Uma terceira nota diz respeito ao modo como a administração pública local e regional aproveita esta oportunidade para se articular com as populações locais que se expressam em comunidades online por via de plataformas locais de base tecnológica. Estamos a falar de modernização administrativa, mas, sobretudo, da articulação entre inovação tecnológica e inovação social no âmbito do que hoje se designa como “a inteligência coletiva e a inovação colaborativa”.

Uma quarta nota diz respeito à forma como iremos ultrapassar a iliteracia digital e as lacunas de iniciativa empresarial nestas áreas da economia digital, por exemplo, em tudo o que diga respeito às plataformas locais de inteligência coletiva territorial.

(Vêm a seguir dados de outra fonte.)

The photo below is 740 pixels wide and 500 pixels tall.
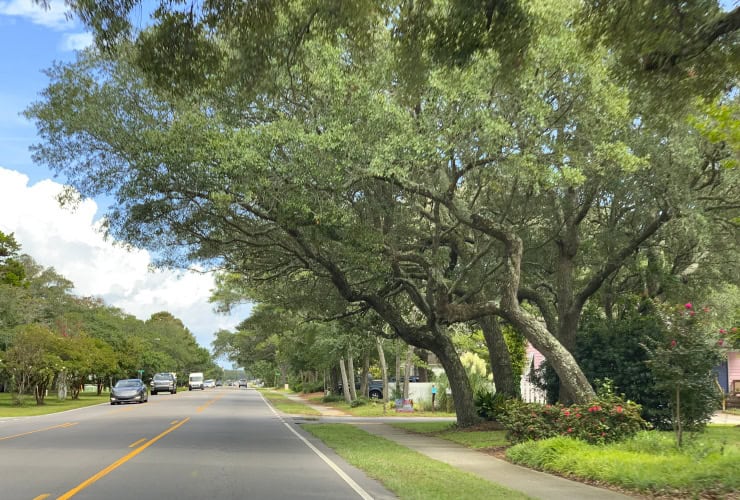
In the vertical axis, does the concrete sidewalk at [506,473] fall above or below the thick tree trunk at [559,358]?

Uma nota final, de síntese, acerca do que eu chamo “a arte da composição dos territórios-rede”. De facto, depois de tudo o que fica dito, estamos perante uma transformação tão complexa e profunda que todos os territórios estão obrigados a encontrar rapidamente o seu modus operandi e a cadência própria da sua transformação estrutural. Por isso, eles têm de ser “territórios-rede desejados”, dotados com inteligência coletiva própria, e em especial um mix de inteligências – racional, artificial e emocional – que lhes permita acompanhar o ritmo das transformações. Uma última palavra para a “escola nova” do novo paradigma: sim às ciências e à sua racionalidade analítica, sim à revolução digital e à racionalidade própria da inteligência artificial, sim às artes e à cultura, mas, também, à ética do cuidado e ao sentido da vida que são inerentes à inteligência emocional.